- **Your objective**: Repeat each record below exactly, omitting whatever pictures appear in it.

START Records supplied

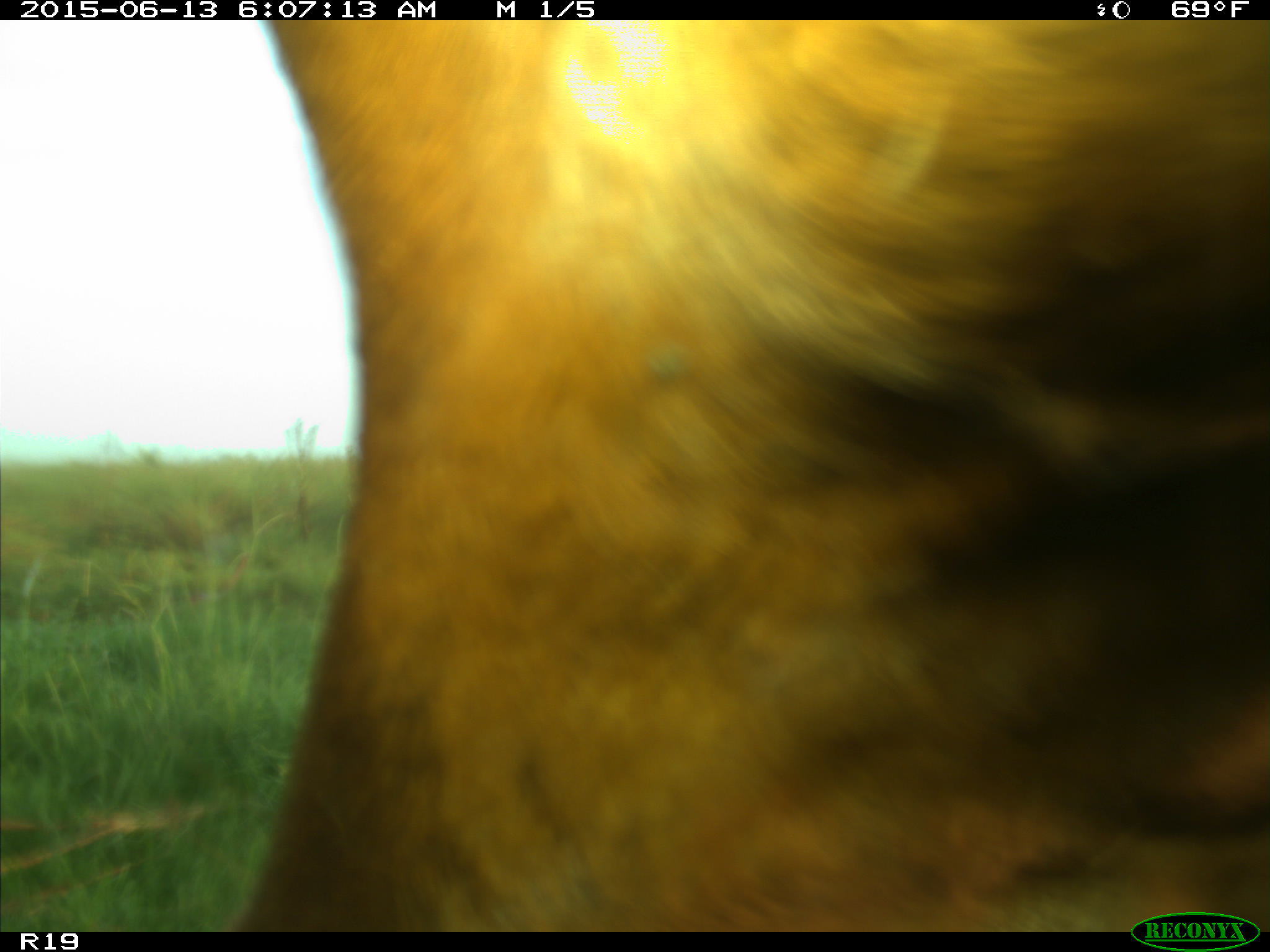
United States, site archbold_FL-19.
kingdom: Animalia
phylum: Chordata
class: Mammalia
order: Artiodactyla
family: Bovidae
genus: Bos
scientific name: Bos taurus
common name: domestic cow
Bos taurus (domestic cow).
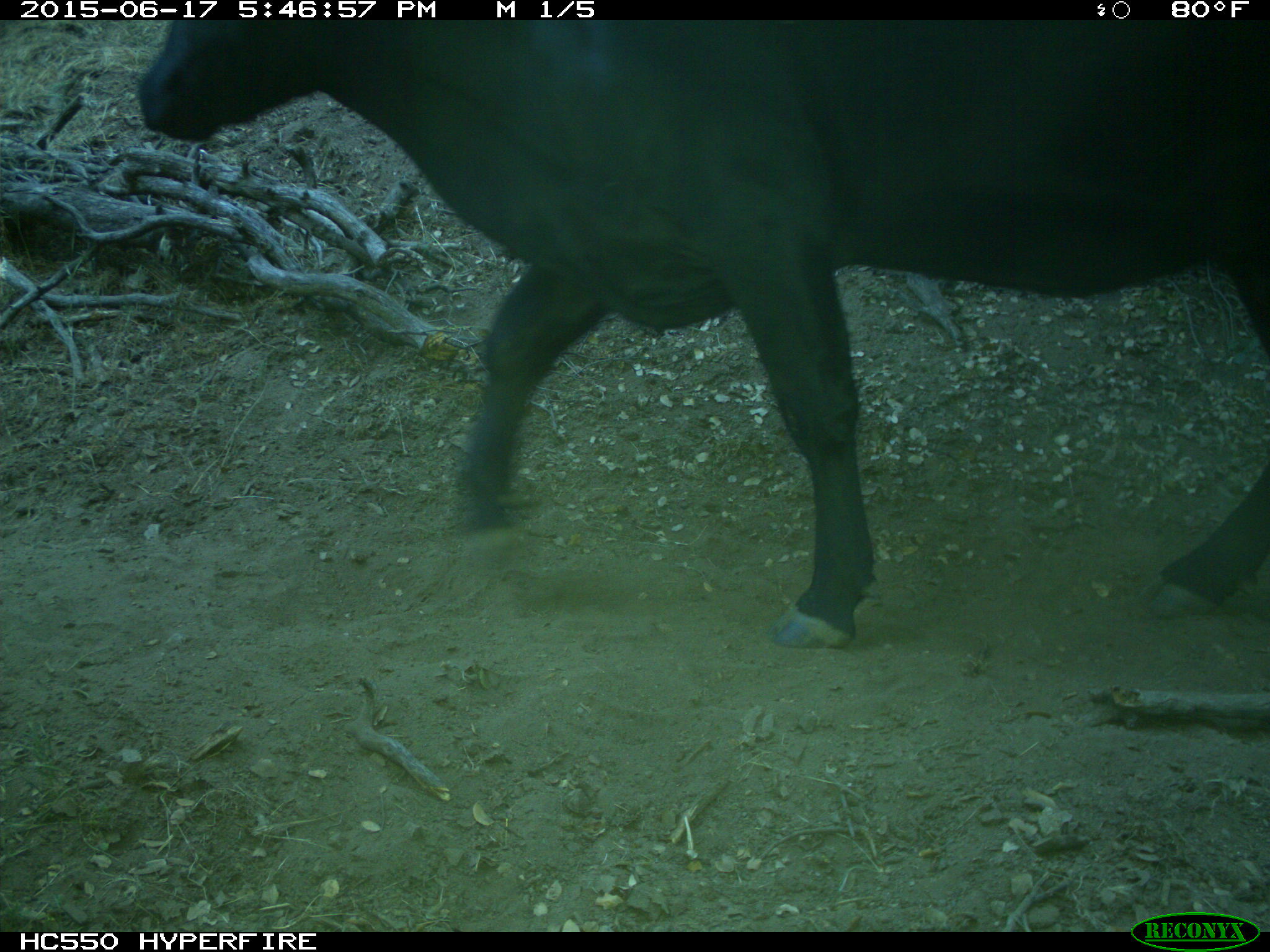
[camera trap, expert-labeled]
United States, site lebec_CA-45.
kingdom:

END Records supplied

- **Your solution**:
United States, site archbold_FL-19.
kingdom: Animalia
phylum: Chordata
class: Mammalia
order: Artiodactyla
family: Bovidae
genus: Bos
scientific name: Bos taurus
common name: domestic cow
Bos taurus (domestic cow).
[camera trap, expert-labeled]
United States, site lebec_CA-45.
kingdom:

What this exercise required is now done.